Wakil Menkeu Mardiasmo menjadi pembicara dalam sesi diskusi kedua Business Summit dalam rangkaian KTT IORA ke-20 tahun 2017 di Jakarta Convention Centre, Senayan, Jakarta, Senin (6/3). Diskusi tersebut mengangkat tema "Empowering Women in Business through Innovation, Digital Connectivity and Access to Finance". ANTARA FOTO/IORA SUMMIT 2017/Widodo S. Jusuf/pras/par/17.

Jakarta, Aktual.com – Wakil Menteri Keuangan Mardiasmo mengakui dana Anggaran Pendapatan dan Belanja Negara (APBN) 2017 memang sangat besar mencapai Rp2.080 triliun. Dan APBN 2017 juga mencapai Rp2.095,7 triliun.

Namun sayangnya, kata dia, dana sebesar itu tak menciptakan perbaikan kehidupan bagi masyarakat miskin. Karena faktanya, masih banyak si miskin yang tak bisa menikmati kue pembangunan.

“Karena dari jumlah (APBN) yang banyak tadi, kok tidak nendang ya. Ternyata rakyat miskin masih banyak yang gigit jari,” keluh Wamenkeu di diskusi yang digelar Indef, Menuju Ketangguhan Ekonomi Indonesia, di Gedung Bursa Efek Indonesia (BEI), Jakarta, Selasa (4/4).

Untuk itu, kata Mardiasmo, pemerintah membutuhkan banyak masukan dari ekonom nasional seperti saat ini agar diketahui celah sektor mana saja yang perlu diperbaiki.

Sehingga ke depan, lanjut Mardiasmo, pemerintah di tahun depan tak akan menambah bahkan mengurangi belanja-belanja barang, melainkan menggenjot belanja infrastruktur. Hal itu dilakukan agar bisa berdampak langsung terhadap perekonomian masyarakat kecil.

“Iya perintah Pak Presiden Jokowi bahwa APBN 2018 untuk belanja barang akan flat ya, atau bahkan bisa kurang. Tapi semuanya akan dialihkan belanja infrastruktur yang langsung ada hasilnya,” tandas Ketua Umum Ikatan Akuntan Indonesia (IAI) ini.

Oleh karena itu, dia melanjutkan, dalam rangka menyehatkan anggaran, pemerintah telah mengakselerasi dari aspek fiskal. Salah satunya melalui program pengampunan pajak (tax amnesty).

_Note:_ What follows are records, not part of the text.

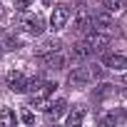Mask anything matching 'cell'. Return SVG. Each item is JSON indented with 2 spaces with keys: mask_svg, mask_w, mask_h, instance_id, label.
<instances>
[{
  "mask_svg": "<svg viewBox=\"0 0 127 127\" xmlns=\"http://www.w3.org/2000/svg\"><path fill=\"white\" fill-rule=\"evenodd\" d=\"M100 77H102V67H100V65L75 67V70L67 75V87H70V90H82V87H87L92 80H100Z\"/></svg>",
  "mask_w": 127,
  "mask_h": 127,
  "instance_id": "obj_1",
  "label": "cell"
},
{
  "mask_svg": "<svg viewBox=\"0 0 127 127\" xmlns=\"http://www.w3.org/2000/svg\"><path fill=\"white\" fill-rule=\"evenodd\" d=\"M55 82H37L32 90H30V107H45L47 105V100H50V95L55 92Z\"/></svg>",
  "mask_w": 127,
  "mask_h": 127,
  "instance_id": "obj_2",
  "label": "cell"
},
{
  "mask_svg": "<svg viewBox=\"0 0 127 127\" xmlns=\"http://www.w3.org/2000/svg\"><path fill=\"white\" fill-rule=\"evenodd\" d=\"M18 28L28 35H42L45 30V20L40 15H20L18 18Z\"/></svg>",
  "mask_w": 127,
  "mask_h": 127,
  "instance_id": "obj_3",
  "label": "cell"
},
{
  "mask_svg": "<svg viewBox=\"0 0 127 127\" xmlns=\"http://www.w3.org/2000/svg\"><path fill=\"white\" fill-rule=\"evenodd\" d=\"M70 20V8L67 5H55L52 13H50V28L52 30H62Z\"/></svg>",
  "mask_w": 127,
  "mask_h": 127,
  "instance_id": "obj_4",
  "label": "cell"
},
{
  "mask_svg": "<svg viewBox=\"0 0 127 127\" xmlns=\"http://www.w3.org/2000/svg\"><path fill=\"white\" fill-rule=\"evenodd\" d=\"M82 42L90 47V52H97V50H102V47L110 42V35H107V32H100V30H87V37H85Z\"/></svg>",
  "mask_w": 127,
  "mask_h": 127,
  "instance_id": "obj_5",
  "label": "cell"
},
{
  "mask_svg": "<svg viewBox=\"0 0 127 127\" xmlns=\"http://www.w3.org/2000/svg\"><path fill=\"white\" fill-rule=\"evenodd\" d=\"M42 110H45V117H47V122H57V120L62 117V112L67 110V100H65V97H57L55 102H47Z\"/></svg>",
  "mask_w": 127,
  "mask_h": 127,
  "instance_id": "obj_6",
  "label": "cell"
},
{
  "mask_svg": "<svg viewBox=\"0 0 127 127\" xmlns=\"http://www.w3.org/2000/svg\"><path fill=\"white\" fill-rule=\"evenodd\" d=\"M40 62H42L47 70H62V67H65V62H67V57L62 55L60 50H55V52L42 55V57H40Z\"/></svg>",
  "mask_w": 127,
  "mask_h": 127,
  "instance_id": "obj_7",
  "label": "cell"
},
{
  "mask_svg": "<svg viewBox=\"0 0 127 127\" xmlns=\"http://www.w3.org/2000/svg\"><path fill=\"white\" fill-rule=\"evenodd\" d=\"M8 87L13 92H28L30 90V80L23 75V72H10L8 75Z\"/></svg>",
  "mask_w": 127,
  "mask_h": 127,
  "instance_id": "obj_8",
  "label": "cell"
},
{
  "mask_svg": "<svg viewBox=\"0 0 127 127\" xmlns=\"http://www.w3.org/2000/svg\"><path fill=\"white\" fill-rule=\"evenodd\" d=\"M102 65L110 70H127V57L120 52H110V55H102Z\"/></svg>",
  "mask_w": 127,
  "mask_h": 127,
  "instance_id": "obj_9",
  "label": "cell"
},
{
  "mask_svg": "<svg viewBox=\"0 0 127 127\" xmlns=\"http://www.w3.org/2000/svg\"><path fill=\"white\" fill-rule=\"evenodd\" d=\"M110 28H112V13L102 10V13H95V15H92V30L107 32Z\"/></svg>",
  "mask_w": 127,
  "mask_h": 127,
  "instance_id": "obj_10",
  "label": "cell"
},
{
  "mask_svg": "<svg viewBox=\"0 0 127 127\" xmlns=\"http://www.w3.org/2000/svg\"><path fill=\"white\" fill-rule=\"evenodd\" d=\"M75 30L77 32H87V30H92V15H90V10H77V15H75Z\"/></svg>",
  "mask_w": 127,
  "mask_h": 127,
  "instance_id": "obj_11",
  "label": "cell"
},
{
  "mask_svg": "<svg viewBox=\"0 0 127 127\" xmlns=\"http://www.w3.org/2000/svg\"><path fill=\"white\" fill-rule=\"evenodd\" d=\"M60 47H62V42H60L57 37H47V40H42L40 45H35V55H37V57H42V55L55 52V50H60Z\"/></svg>",
  "mask_w": 127,
  "mask_h": 127,
  "instance_id": "obj_12",
  "label": "cell"
},
{
  "mask_svg": "<svg viewBox=\"0 0 127 127\" xmlns=\"http://www.w3.org/2000/svg\"><path fill=\"white\" fill-rule=\"evenodd\" d=\"M125 120H127V110H112V112H107V115L100 117V125L102 127H110V125H120Z\"/></svg>",
  "mask_w": 127,
  "mask_h": 127,
  "instance_id": "obj_13",
  "label": "cell"
},
{
  "mask_svg": "<svg viewBox=\"0 0 127 127\" xmlns=\"http://www.w3.org/2000/svg\"><path fill=\"white\" fill-rule=\"evenodd\" d=\"M110 95H115V85L102 82V85H97V87L92 90V102H102V100H107Z\"/></svg>",
  "mask_w": 127,
  "mask_h": 127,
  "instance_id": "obj_14",
  "label": "cell"
},
{
  "mask_svg": "<svg viewBox=\"0 0 127 127\" xmlns=\"http://www.w3.org/2000/svg\"><path fill=\"white\" fill-rule=\"evenodd\" d=\"M92 52H90V47L85 45V42H77V45H72V50H70V60L72 62H82L85 57H90Z\"/></svg>",
  "mask_w": 127,
  "mask_h": 127,
  "instance_id": "obj_15",
  "label": "cell"
},
{
  "mask_svg": "<svg viewBox=\"0 0 127 127\" xmlns=\"http://www.w3.org/2000/svg\"><path fill=\"white\" fill-rule=\"evenodd\" d=\"M65 122H67L70 127H75V125H82V122H85V110H82V107H72Z\"/></svg>",
  "mask_w": 127,
  "mask_h": 127,
  "instance_id": "obj_16",
  "label": "cell"
},
{
  "mask_svg": "<svg viewBox=\"0 0 127 127\" xmlns=\"http://www.w3.org/2000/svg\"><path fill=\"white\" fill-rule=\"evenodd\" d=\"M15 122H18V117H15V112L10 107H0V125L3 127H13Z\"/></svg>",
  "mask_w": 127,
  "mask_h": 127,
  "instance_id": "obj_17",
  "label": "cell"
},
{
  "mask_svg": "<svg viewBox=\"0 0 127 127\" xmlns=\"http://www.w3.org/2000/svg\"><path fill=\"white\" fill-rule=\"evenodd\" d=\"M3 47H8V50H18V47H23V40H20L15 32H8V35L3 37Z\"/></svg>",
  "mask_w": 127,
  "mask_h": 127,
  "instance_id": "obj_18",
  "label": "cell"
},
{
  "mask_svg": "<svg viewBox=\"0 0 127 127\" xmlns=\"http://www.w3.org/2000/svg\"><path fill=\"white\" fill-rule=\"evenodd\" d=\"M102 5H105L107 13H120V10L127 8V0H102Z\"/></svg>",
  "mask_w": 127,
  "mask_h": 127,
  "instance_id": "obj_19",
  "label": "cell"
},
{
  "mask_svg": "<svg viewBox=\"0 0 127 127\" xmlns=\"http://www.w3.org/2000/svg\"><path fill=\"white\" fill-rule=\"evenodd\" d=\"M20 120H23L25 125H32V122H35V115H32L30 110H23V112H20Z\"/></svg>",
  "mask_w": 127,
  "mask_h": 127,
  "instance_id": "obj_20",
  "label": "cell"
},
{
  "mask_svg": "<svg viewBox=\"0 0 127 127\" xmlns=\"http://www.w3.org/2000/svg\"><path fill=\"white\" fill-rule=\"evenodd\" d=\"M28 3H30V0H15V5H18V10H25V8H28Z\"/></svg>",
  "mask_w": 127,
  "mask_h": 127,
  "instance_id": "obj_21",
  "label": "cell"
},
{
  "mask_svg": "<svg viewBox=\"0 0 127 127\" xmlns=\"http://www.w3.org/2000/svg\"><path fill=\"white\" fill-rule=\"evenodd\" d=\"M5 13H8V10H5V5H3V3H0V20H3V18H5Z\"/></svg>",
  "mask_w": 127,
  "mask_h": 127,
  "instance_id": "obj_22",
  "label": "cell"
},
{
  "mask_svg": "<svg viewBox=\"0 0 127 127\" xmlns=\"http://www.w3.org/2000/svg\"><path fill=\"white\" fill-rule=\"evenodd\" d=\"M122 97H127V90H122Z\"/></svg>",
  "mask_w": 127,
  "mask_h": 127,
  "instance_id": "obj_23",
  "label": "cell"
},
{
  "mask_svg": "<svg viewBox=\"0 0 127 127\" xmlns=\"http://www.w3.org/2000/svg\"><path fill=\"white\" fill-rule=\"evenodd\" d=\"M0 52H3V40H0Z\"/></svg>",
  "mask_w": 127,
  "mask_h": 127,
  "instance_id": "obj_24",
  "label": "cell"
},
{
  "mask_svg": "<svg viewBox=\"0 0 127 127\" xmlns=\"http://www.w3.org/2000/svg\"><path fill=\"white\" fill-rule=\"evenodd\" d=\"M122 80H125V85H127V75H125V77H122Z\"/></svg>",
  "mask_w": 127,
  "mask_h": 127,
  "instance_id": "obj_25",
  "label": "cell"
}]
</instances>
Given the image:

Ke depan, kata dia, pemerintah harus melakukan sinergi positif dengan banyak pihak, terutama dengan pemerintah daerah

“Bagi kami, kuncinya memang sinergi. Yaitu, koordinasi pusat dan daerah. Serta perlunya sinergi seluruh sektor moneter, fiskal, dan pelaku ekonomi lain,” pungkas dia.